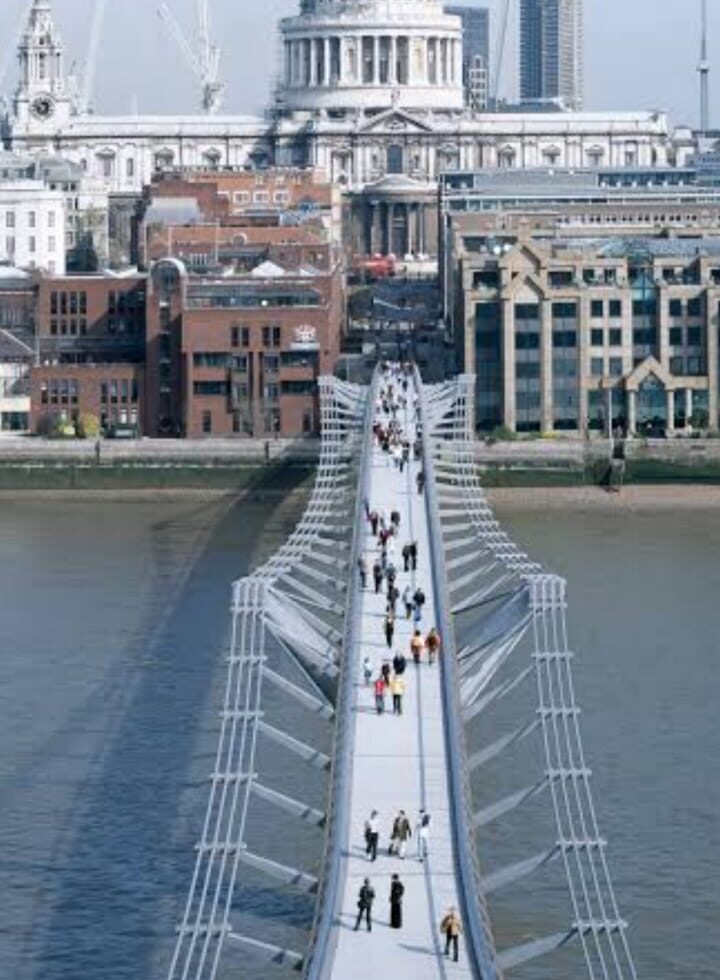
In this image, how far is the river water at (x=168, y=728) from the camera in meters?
17.4

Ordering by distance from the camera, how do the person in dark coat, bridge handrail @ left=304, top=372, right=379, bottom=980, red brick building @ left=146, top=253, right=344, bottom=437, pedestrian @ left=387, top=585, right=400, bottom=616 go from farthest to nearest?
red brick building @ left=146, top=253, right=344, bottom=437, the person in dark coat, pedestrian @ left=387, top=585, right=400, bottom=616, bridge handrail @ left=304, top=372, right=379, bottom=980

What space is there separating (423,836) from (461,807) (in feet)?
0.85

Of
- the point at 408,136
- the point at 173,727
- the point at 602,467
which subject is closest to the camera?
the point at 173,727

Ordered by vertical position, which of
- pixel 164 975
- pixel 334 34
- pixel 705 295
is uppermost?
pixel 334 34

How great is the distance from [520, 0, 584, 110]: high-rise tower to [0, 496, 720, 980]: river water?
81215mm

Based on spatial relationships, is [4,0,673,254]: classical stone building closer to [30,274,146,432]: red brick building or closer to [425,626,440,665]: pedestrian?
[30,274,146,432]: red brick building

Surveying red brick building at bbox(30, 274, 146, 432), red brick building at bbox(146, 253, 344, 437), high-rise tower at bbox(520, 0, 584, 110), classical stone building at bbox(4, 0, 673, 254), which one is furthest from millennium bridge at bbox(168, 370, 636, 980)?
high-rise tower at bbox(520, 0, 584, 110)

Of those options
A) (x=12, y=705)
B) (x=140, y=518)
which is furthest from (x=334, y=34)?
(x=12, y=705)

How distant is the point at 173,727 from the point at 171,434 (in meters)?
20.3

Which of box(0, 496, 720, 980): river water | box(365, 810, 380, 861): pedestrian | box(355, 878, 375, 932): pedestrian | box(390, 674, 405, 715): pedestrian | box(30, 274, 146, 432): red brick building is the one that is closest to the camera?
box(355, 878, 375, 932): pedestrian

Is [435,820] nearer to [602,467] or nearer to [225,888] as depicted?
[225,888]

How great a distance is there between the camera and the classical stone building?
74625mm

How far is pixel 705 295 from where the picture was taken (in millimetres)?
42000

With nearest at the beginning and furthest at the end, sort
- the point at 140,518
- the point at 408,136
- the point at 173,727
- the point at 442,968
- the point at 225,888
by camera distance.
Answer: the point at 442,968, the point at 225,888, the point at 173,727, the point at 140,518, the point at 408,136
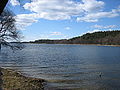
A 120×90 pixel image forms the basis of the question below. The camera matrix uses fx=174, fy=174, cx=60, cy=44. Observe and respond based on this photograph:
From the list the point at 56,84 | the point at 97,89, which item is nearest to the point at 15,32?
the point at 56,84

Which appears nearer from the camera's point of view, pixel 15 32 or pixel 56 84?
pixel 56 84

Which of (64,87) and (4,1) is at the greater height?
(4,1)

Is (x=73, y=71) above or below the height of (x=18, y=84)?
below

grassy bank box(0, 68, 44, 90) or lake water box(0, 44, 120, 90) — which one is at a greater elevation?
grassy bank box(0, 68, 44, 90)

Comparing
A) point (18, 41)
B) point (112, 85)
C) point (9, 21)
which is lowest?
point (112, 85)

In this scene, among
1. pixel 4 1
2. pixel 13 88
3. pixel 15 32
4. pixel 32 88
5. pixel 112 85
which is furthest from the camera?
pixel 15 32

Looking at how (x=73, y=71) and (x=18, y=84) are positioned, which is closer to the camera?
(x=18, y=84)

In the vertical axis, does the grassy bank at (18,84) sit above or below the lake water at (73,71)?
above

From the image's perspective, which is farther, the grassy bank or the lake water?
the lake water

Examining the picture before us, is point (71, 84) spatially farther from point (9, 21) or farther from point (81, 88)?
point (9, 21)

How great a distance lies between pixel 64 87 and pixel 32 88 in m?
4.21

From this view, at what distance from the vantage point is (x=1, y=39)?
94.4 ft

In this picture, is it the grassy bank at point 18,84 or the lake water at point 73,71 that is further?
the lake water at point 73,71

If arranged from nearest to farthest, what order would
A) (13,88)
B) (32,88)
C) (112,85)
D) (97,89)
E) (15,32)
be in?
(13,88), (32,88), (97,89), (112,85), (15,32)
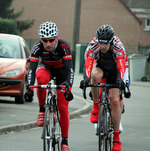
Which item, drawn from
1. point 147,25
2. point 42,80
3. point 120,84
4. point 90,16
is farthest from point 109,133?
point 147,25

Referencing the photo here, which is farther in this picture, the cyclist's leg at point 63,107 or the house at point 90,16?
the house at point 90,16

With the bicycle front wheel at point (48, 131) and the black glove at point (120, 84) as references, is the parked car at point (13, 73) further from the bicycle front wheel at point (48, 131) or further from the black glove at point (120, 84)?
the bicycle front wheel at point (48, 131)

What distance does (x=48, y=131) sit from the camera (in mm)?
6395

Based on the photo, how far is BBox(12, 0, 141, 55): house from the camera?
180ft

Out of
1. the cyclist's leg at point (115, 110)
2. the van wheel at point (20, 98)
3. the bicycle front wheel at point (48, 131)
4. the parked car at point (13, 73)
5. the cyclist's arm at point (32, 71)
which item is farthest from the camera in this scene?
the van wheel at point (20, 98)

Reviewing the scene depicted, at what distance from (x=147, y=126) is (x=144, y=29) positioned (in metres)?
56.8

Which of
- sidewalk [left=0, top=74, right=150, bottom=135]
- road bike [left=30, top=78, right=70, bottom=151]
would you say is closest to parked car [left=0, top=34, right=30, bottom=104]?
sidewalk [left=0, top=74, right=150, bottom=135]

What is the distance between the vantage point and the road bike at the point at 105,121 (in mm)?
6664

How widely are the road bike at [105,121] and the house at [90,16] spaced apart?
4747cm

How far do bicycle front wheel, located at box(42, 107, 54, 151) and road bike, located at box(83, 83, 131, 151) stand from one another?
61 centimetres

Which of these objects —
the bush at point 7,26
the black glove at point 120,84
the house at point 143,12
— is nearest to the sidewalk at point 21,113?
the black glove at point 120,84

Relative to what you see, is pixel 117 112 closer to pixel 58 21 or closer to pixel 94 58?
pixel 94 58

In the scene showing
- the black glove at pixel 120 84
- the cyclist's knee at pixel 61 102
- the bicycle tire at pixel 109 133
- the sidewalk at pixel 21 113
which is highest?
the black glove at pixel 120 84

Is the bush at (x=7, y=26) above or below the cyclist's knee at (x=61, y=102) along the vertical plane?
above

····················

Output all of the lines above as a JSON list of strings, one string per line, with blank lines and the pictures left out.

• Output of the task
[
  "In this image, how far is the river water at (x=168, y=728) from the camera in meters?",
  "17.4",
  "Ordering by distance from the camera, how do the person in dark coat, bridge handrail @ left=304, top=372, right=379, bottom=980, red brick building @ left=146, top=253, right=344, bottom=437, pedestrian @ left=387, top=585, right=400, bottom=616 go from farthest to nearest?",
  "red brick building @ left=146, top=253, right=344, bottom=437, the person in dark coat, pedestrian @ left=387, top=585, right=400, bottom=616, bridge handrail @ left=304, top=372, right=379, bottom=980",
  "What space is there separating (423,836) from (461,807) (in feet)?",
  "0.85",
  "Of",
  "- the point at 408,136",
  "- the point at 173,727",
  "- the point at 602,467",
  "which subject is closest to the camera?",
  "the point at 173,727",
  "Ordered by vertical position, which of",
  "- pixel 164 975",
  "- pixel 334 34",
  "- pixel 705 295",
  "is uppermost?",
  "pixel 334 34",
  "How great is the distance from [520, 0, 584, 110]: high-rise tower to [0, 496, 720, 980]: river water?",
  "81215mm",
  "Based on spatial relationships, is [4,0,673,254]: classical stone building closer to [30,274,146,432]: red brick building or closer to [425,626,440,665]: pedestrian?",
  "[30,274,146,432]: red brick building",
  "Surveying red brick building at bbox(30, 274, 146, 432), red brick building at bbox(146, 253, 344, 437), high-rise tower at bbox(520, 0, 584, 110), classical stone building at bbox(4, 0, 673, 254), which one is furthest from millennium bridge at bbox(168, 370, 636, 980)?",
  "high-rise tower at bbox(520, 0, 584, 110)",
  "Of those options",
  "A) (x=12, y=705)",
  "B) (x=140, y=518)",
  "which is furthest from (x=334, y=34)?",
  "(x=12, y=705)",
  "How distant is the point at 173,727 from the point at 171,434 (in meters)?",
  "20.3",
  "Which of box(0, 496, 720, 980): river water | box(365, 810, 380, 861): pedestrian | box(355, 878, 375, 932): pedestrian | box(390, 674, 405, 715): pedestrian | box(30, 274, 146, 432): red brick building is the one that is closest to the camera?",
  "box(355, 878, 375, 932): pedestrian",
  "Is [435,820] nearer to [602,467] or nearer to [225,888] as depicted?",
  "[225,888]",
  "How great a distance is there between the camera and the classical stone building?",
  "74625mm",
  "How far is pixel 705 295 from where the picture was taken (in millimetres)?",
  "42000",
  "With nearest at the beginning and furthest at the end, sort",
  "- the point at 140,518",
  "- the point at 408,136",
  "- the point at 173,727",
  "- the point at 442,968",
  "- the point at 225,888",
  "by camera distance.",
  "Answer: the point at 442,968, the point at 225,888, the point at 173,727, the point at 140,518, the point at 408,136",
  "A 120×90 pixel image forms the basis of the question below. The camera matrix uses fx=174, fy=174, cx=60, cy=44. Observe and respond based on this photograph:",
  "From the list the point at 56,84 | the point at 97,89, which item is nearest to the point at 15,32?",
  "the point at 56,84",
  "Which appears nearer from the camera's point of view, pixel 15 32 or pixel 56 84?",
  "pixel 56 84",
  "Which of (64,87) and (4,1) is at the greater height?",
  "(4,1)",
  "Is (x=73, y=71) above or below the height of (x=18, y=84)?",
  "below",
  "grassy bank box(0, 68, 44, 90) or lake water box(0, 44, 120, 90) — which one is at a greater elevation?",
  "grassy bank box(0, 68, 44, 90)",
  "Comparing",
  "A) point (18, 41)",
  "B) point (112, 85)",
  "C) point (9, 21)",
  "which is lowest?",
  "point (112, 85)",
  "In this scene, among",
  "1. pixel 4 1",
  "2. pixel 13 88",
  "3. pixel 15 32",
  "4. pixel 32 88",
  "5. pixel 112 85",
  "which is furthest from the camera?",
  "pixel 15 32",
  "Looking at how (x=73, y=71) and (x=18, y=84) are positioned, which is closer to the camera?",
  "(x=18, y=84)",
  "In the vertical axis, does the grassy bank at (18,84) sit above or below the lake water at (73,71)?",
  "above",
  "From the image's perspective, which is farther, the grassy bank or the lake water?",
  "the lake water",
  "Examining the picture before us, is point (71, 84) spatially farther from point (9, 21) or farther from point (81, 88)?",
  "point (9, 21)",
  "How great a distance lies between pixel 64 87 and pixel 32 88 in m?",
  "4.21",
  "From this view, at what distance from the vantage point is (x=1, y=39)?",
  "94.4 ft",
  "In this picture, is it the grassy bank at point 18,84 or the lake water at point 73,71 that is further?",
  "the lake water at point 73,71",
  "If arranged from nearest to farthest, what order would",
  "A) (13,88)",
  "B) (32,88)",
  "C) (112,85)",
  "D) (97,89)",
  "E) (15,32)",
  "be in?",
  "(13,88), (32,88), (97,89), (112,85), (15,32)",
  "Which item, drawn from",
  "1. point 147,25",
  "2. point 42,80",
  "3. point 120,84",
  "4. point 90,16",
  "is farthest from point 109,133?",
  "point 147,25",
  "Referencing the photo here, which is farther in this picture, the cyclist's leg at point 63,107 or the house at point 90,16?",
  "the house at point 90,16",
  "With the bicycle front wheel at point (48, 131) and the black glove at point (120, 84) as references, is the parked car at point (13, 73) further from the bicycle front wheel at point (48, 131) or further from the black glove at point (120, 84)?",
  "the bicycle front wheel at point (48, 131)",
  "What distance does (x=48, y=131) sit from the camera (in mm)?",
  "6395",
  "Based on the photo, how far is BBox(12, 0, 141, 55): house from the camera?",
  "180ft",
  "Out of",
  "1. the cyclist's leg at point (115, 110)",
  "2. the van wheel at point (20, 98)",
  "3. the bicycle front wheel at point (48, 131)",
  "4. the parked car at point (13, 73)",
  "5. the cyclist's arm at point (32, 71)",
  "which item is farthest from the camera in this scene?",
  "the van wheel at point (20, 98)",
  "Reviewing the scene depicted, at what distance from (x=147, y=126) is (x=144, y=29) positioned (in metres)?",
  "56.8",
  "Which of",
  "- sidewalk [left=0, top=74, right=150, bottom=135]",
  "- road bike [left=30, top=78, right=70, bottom=151]",
  "would you say is closest to parked car [left=0, top=34, right=30, bottom=104]?",
  "sidewalk [left=0, top=74, right=150, bottom=135]",
  "What is the distance between the vantage point and the road bike at the point at 105,121 (in mm)?",
  "6664",
  "How widely are the road bike at [105,121] and the house at [90,16] spaced apart?",
  "4747cm",
  "How far do bicycle front wheel, located at box(42, 107, 54, 151) and road bike, located at box(83, 83, 131, 151) stand from one another?",
  "61 centimetres",
  "Which of these objects —",
  "the bush at point 7,26",
  "the black glove at point 120,84",
  "the house at point 143,12",
  "— is nearest to the sidewalk at point 21,113?",
  "the black glove at point 120,84",
  "Relative to what you see, is pixel 117 112 closer to pixel 58 21 or closer to pixel 94 58?",
  "pixel 94 58",
  "In the scene showing",
  "- the black glove at pixel 120 84",
  "- the cyclist's knee at pixel 61 102",
  "- the bicycle tire at pixel 109 133",
  "- the sidewalk at pixel 21 113",
  "which is highest?",
  "the black glove at pixel 120 84",
  "Is the bush at (x=7, y=26) above or below the cyclist's knee at (x=61, y=102) along the vertical plane?",
  "above"
]